TEXT TO READ>
The vast majority of bar associations have not opined on this issue but the handful that have reached a similar conclusion to the NYC bar: Maine, Missouri, Nevada, North Carolina, Texas, Utah, and Virginia. Although many of these opinions predate the large-scale litigation funding industry, the basic idea is generally the same as the NYC bar precedents. The only bar association to have affirmatively approved of contingent financing appears to be Philadelphia, which found no issue with contingent, fixed-return financing because it “appears to be no different than when an attorney negotiates a loan from a bank to cover operating costs or as working capital.”

So where does this leave law firms seeking funding — particularly law firms that are seeking financing against a portfolio of cases?

  • First, the New York City Bar Association advisory opinion is just that — advisory — and, while it may be persuasive should an ethics issue arise, it is not a prohibition on litigation financing of law firm portfolios. Ultimately, it is one effort at an interpretation of an ethical rule that is subject to multiple interpretations.

THINGS TO DO>
A. According to the text on litigation funding, which bar association appears to be the only one to have affirmatively approved of contingent financing?
B. Pick up the text on litigation funding for law firms after its last sentence and continue it.

SOURCE EXCERPT>
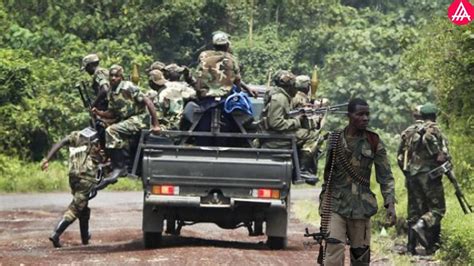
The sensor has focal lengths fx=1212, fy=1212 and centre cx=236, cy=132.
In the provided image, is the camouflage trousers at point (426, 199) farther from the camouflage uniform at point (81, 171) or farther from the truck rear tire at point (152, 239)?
the camouflage uniform at point (81, 171)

THE RESPONSES>
A. Philadelphia

B.
  • Second, under New York law these funding agreements remain enforceable and legally valid providing peace of mind from that perspective both to the funder and law firm. We are unaware of any jurisdiction that has declined to enforce this type of funding agreement on the basis of the fee-splitting rule.
  • Third, the ethical issue at stake is ultimately the independence of the attorney, and the attorney can ensure that such independence is not compromised both in practice and through terms in the funding agreement protecting attorney independence. Numerous ethics experts have opined that the distinction between prohibiting litigation funding based on a law firm portfolio and bank lending is illusory in this context. The NYC Bar opinion, according to Professor Anthony Sebok and Hinshaw & Culbertson Partner Anthony David, “creates distinctions between the loss of independence of lawyers who engage in traditional borrowing from their banks — where they place all of their receivables at the ultimate mercy of the ender if they default — and the supposed greater loss of independence where instead the lawyer borrows based on the results of specific cases, where the lender has no recourse if the cases fail to yield those results. Such an interpretation is, surely, absurd.”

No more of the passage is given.